|AP photo / Khalid Tanveer|
A political activist looks out from a police van after his arrest in Multan, Pakistan, on Sunday. Police rounded up hundreds of opposition leaders and rights activists after the Musharraf government suspended the constitution.
The government of President Pervez Musharraf has expanded its crackdown on democratic institutions in Pakistan, detaining political rivals as well as journalists and rights advocates. Condoleezza Rice, meanwhile, has hinted that the U.S. will likely continue to send billions of dollars in aid to the increasingly dictatorial regime, although Rice reiterated on Monday that Musharraf should relinquish his position as Pakistan’s top military leader if he is to continue to hold office as president.
For a local perspective, check in with Pakistan’s Jang newspaper group and Dawn newspaper, or check out Dawn columnist Ayaz Amir‘s prescient take on his country’s burgeoning political crisis, published just one day before President Musharraf imposed emergency rule.
New York Times:
The Bush administration signaled Sunday that it would probably keep billions of dollars flowing to Pakistan’s military, despite the detention of human rights advocates and leaders of the political opposition by Gen. Pervez Musharraf, the country’s president.

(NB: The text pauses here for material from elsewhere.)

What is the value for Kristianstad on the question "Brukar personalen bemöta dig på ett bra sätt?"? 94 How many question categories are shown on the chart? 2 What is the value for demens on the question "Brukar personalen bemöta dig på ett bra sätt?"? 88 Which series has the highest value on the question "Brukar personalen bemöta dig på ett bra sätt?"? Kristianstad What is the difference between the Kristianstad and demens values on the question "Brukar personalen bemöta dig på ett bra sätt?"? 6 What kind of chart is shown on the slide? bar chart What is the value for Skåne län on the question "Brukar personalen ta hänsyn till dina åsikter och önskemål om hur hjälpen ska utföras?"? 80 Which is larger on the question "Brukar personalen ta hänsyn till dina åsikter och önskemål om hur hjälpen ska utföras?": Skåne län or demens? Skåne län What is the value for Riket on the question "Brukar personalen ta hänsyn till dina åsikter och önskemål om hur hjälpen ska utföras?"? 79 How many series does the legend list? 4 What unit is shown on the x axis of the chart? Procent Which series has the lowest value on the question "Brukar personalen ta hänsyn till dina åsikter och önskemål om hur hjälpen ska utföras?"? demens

In carefully calibrated public statements and blunter private acknowledgments about the limits of American leverage over General Musharraf, the man President Bush has called one of his most critical allies, the officials argued that it would be counterproductive to let Pakistan’s political turmoil interfere with their best hope of ousting Al Qaeda’s central leadership and the Taliban from the country’s mountainous tribal areas.

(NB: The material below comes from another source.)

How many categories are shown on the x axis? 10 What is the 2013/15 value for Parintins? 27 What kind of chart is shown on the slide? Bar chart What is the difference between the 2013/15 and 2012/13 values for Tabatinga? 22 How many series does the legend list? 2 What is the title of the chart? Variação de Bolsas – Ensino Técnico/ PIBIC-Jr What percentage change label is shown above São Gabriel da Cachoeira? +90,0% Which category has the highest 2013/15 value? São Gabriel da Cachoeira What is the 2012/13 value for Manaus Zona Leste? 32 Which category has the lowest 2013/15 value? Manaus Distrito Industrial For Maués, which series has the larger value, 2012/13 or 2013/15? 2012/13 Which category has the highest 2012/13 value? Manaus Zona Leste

Speaking to reporters in Jerusalem, Secretary of State Condoleezza Rice said that while the United States would “have to review the situation with aid,” she said three times that President Bush’s first concern was “to protect America and protect American citizens by continuing to fight against terrorists.”

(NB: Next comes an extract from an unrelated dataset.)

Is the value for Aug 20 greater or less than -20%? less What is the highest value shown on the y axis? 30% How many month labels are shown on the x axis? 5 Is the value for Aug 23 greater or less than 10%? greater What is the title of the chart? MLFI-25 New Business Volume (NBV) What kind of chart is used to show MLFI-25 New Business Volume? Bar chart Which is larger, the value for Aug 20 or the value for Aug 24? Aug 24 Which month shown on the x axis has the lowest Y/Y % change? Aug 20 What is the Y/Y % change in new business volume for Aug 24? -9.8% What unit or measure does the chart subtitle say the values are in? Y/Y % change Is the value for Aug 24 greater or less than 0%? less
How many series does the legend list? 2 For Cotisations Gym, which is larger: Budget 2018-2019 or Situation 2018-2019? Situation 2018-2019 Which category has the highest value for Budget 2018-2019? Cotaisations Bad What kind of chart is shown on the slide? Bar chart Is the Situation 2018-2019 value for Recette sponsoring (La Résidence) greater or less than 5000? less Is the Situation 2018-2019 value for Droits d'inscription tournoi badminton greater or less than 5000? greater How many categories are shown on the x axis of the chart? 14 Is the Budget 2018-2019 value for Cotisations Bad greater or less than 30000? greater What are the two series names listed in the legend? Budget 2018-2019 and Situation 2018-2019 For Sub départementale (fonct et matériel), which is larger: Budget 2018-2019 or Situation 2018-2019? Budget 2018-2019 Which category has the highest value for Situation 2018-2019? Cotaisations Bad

Pakistan’s government on Sunday executed a nationwide crackdown on the political opposition, the news media and the courts, one day after President Pervez Musharraf imposed emergency rule and suspended the constitution.
Police throughout the country raided the homes of opposition party leaders and activists, arresting at least 500. Top lawyers were also taken into custody, and 70 activists were detained at the offices of the Human Rights Commission of Pakistan in the eastern city of Lahore. Police confiscated the equipment of journalists covering the raid and ordered them to leave the premises. All independent television news stations remained off the air for a second straight day. The prime minister, meanwhile, said that elections could be delayed for up to a year.